Üretici Vali Şıldak'dan tüm köylerde yem denetimi istiyor

Peki çözüm ne olmalı sorusuna kafa yordum. O ilin Valisi İl Gıda ve Orman Müdürlüğünün asli görevi var. 6 yıldır kanayan yaraya müdahale etmek onların görevi.

Vali Hasan Şıldak bu konuların üzerine gider. Vali'nin Burdur'da sevilen Uyuşturucu, Eğitimde başarı gibi birçok projesi var.

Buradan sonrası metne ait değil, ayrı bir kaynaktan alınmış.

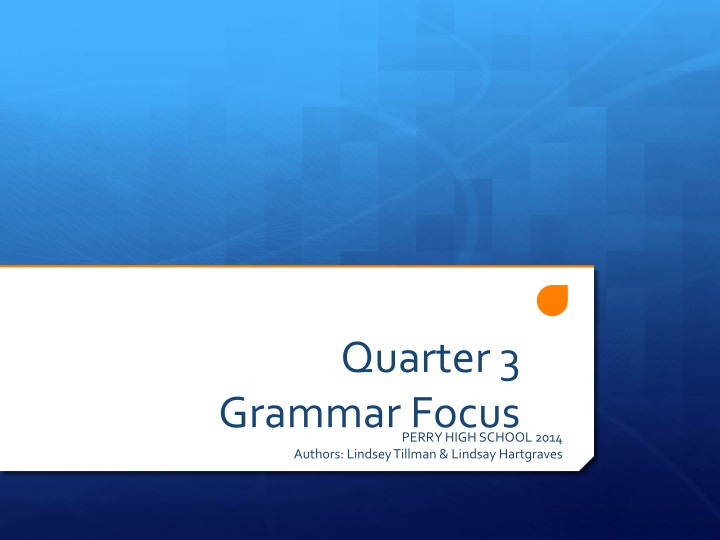 Quarter 3
Grammar Focus

PERRY HIGH SCHOOL 2014
Authors: Lindsey Tillman & Lindsay Hartgraves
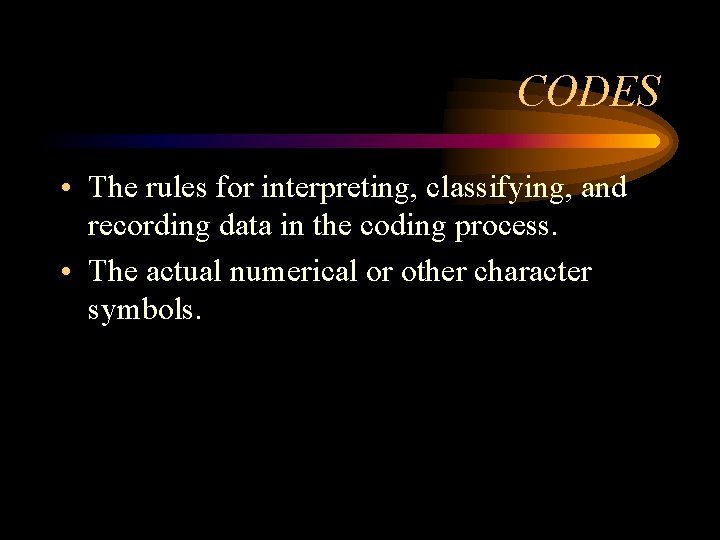 CODES

• The rules for interpreting, classifying, and recording data in the coding process.

• The actual numerical or other character symbols.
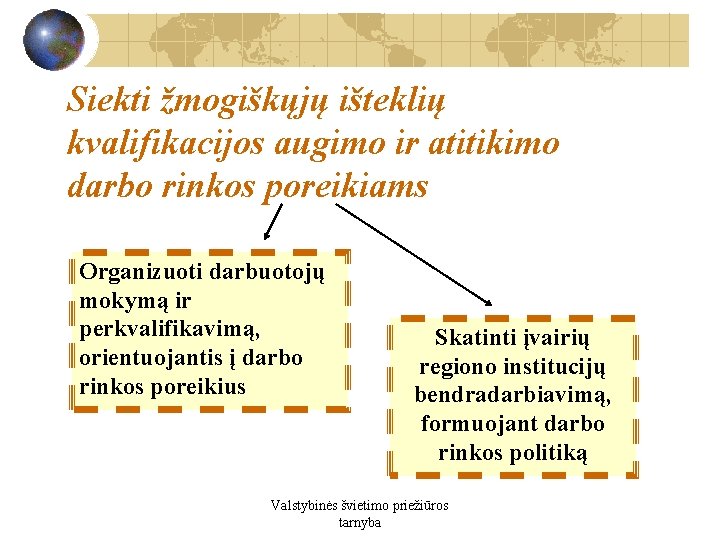 Siekti žmogiškųjų išteklių kvalifikacijos augimo ir atitikimo darbo rinkos poreikiams

Organizuoti darbuotojų mokymą ir perkvalifikavimą, orientuojantis į darbo rinkos poreikius

Skatinti įvairių regiono institucijų bendradarbiavimą, formuojant darbo rinkos politiką

Valstybinės švietimo priežiūros tarnyba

Sonuç odaklı çalıştığını işi komisyonlara bırakıp günlük haber yapmanın ötesinde takipçi olduğunu biliyorum.

720 milyar para ödeyen üreticinin bu iddiası ki birçok sivil toplum örgütünün de doğruladığı bu soruna neşter vurmak zorunludur hatta 6 yıl kayıptır.

Numuneler köyde alınsın

Üretici yem denetimlerini şiddetle beklediği gibi birde uyarı yaptı. Numuneler Burdur'daki bayilerden değil köye gelen kamyonlarda yapılsın aksi halde sonuç alınmaz diye kaygılarını dile getiriyorlar.

Evet sevgili okuyucular üreticinin elbette tek sorunu yem-süt dayatması değil. İthalat lobilerinin varlığı ve söylentileri üreticinin korkulu rüyası.

Genel Müdüre 2 soru

Geçen haftalarda Mehmet Akif Ersoy Üniversitesinde gerçekleşen hayvancılık sempozyumunda Hayvancılık Genel Müdürü Zekeriya Erdurmuş da katılmıştı. Ayak üstü genel müdüre bu iki konuyu sordum.

İlki Yem –Süt dayatması ve bu sorunun çözümünde denetimlerin yetersiz kaldığı iddialarını sordum. Genel Müdür ' Evet bu serzenişler var, denetimler yapılıyor ama eksik yapılıyor ise İl Müdürlüklerimiz yoluyla gereğini yaparız ' dedi.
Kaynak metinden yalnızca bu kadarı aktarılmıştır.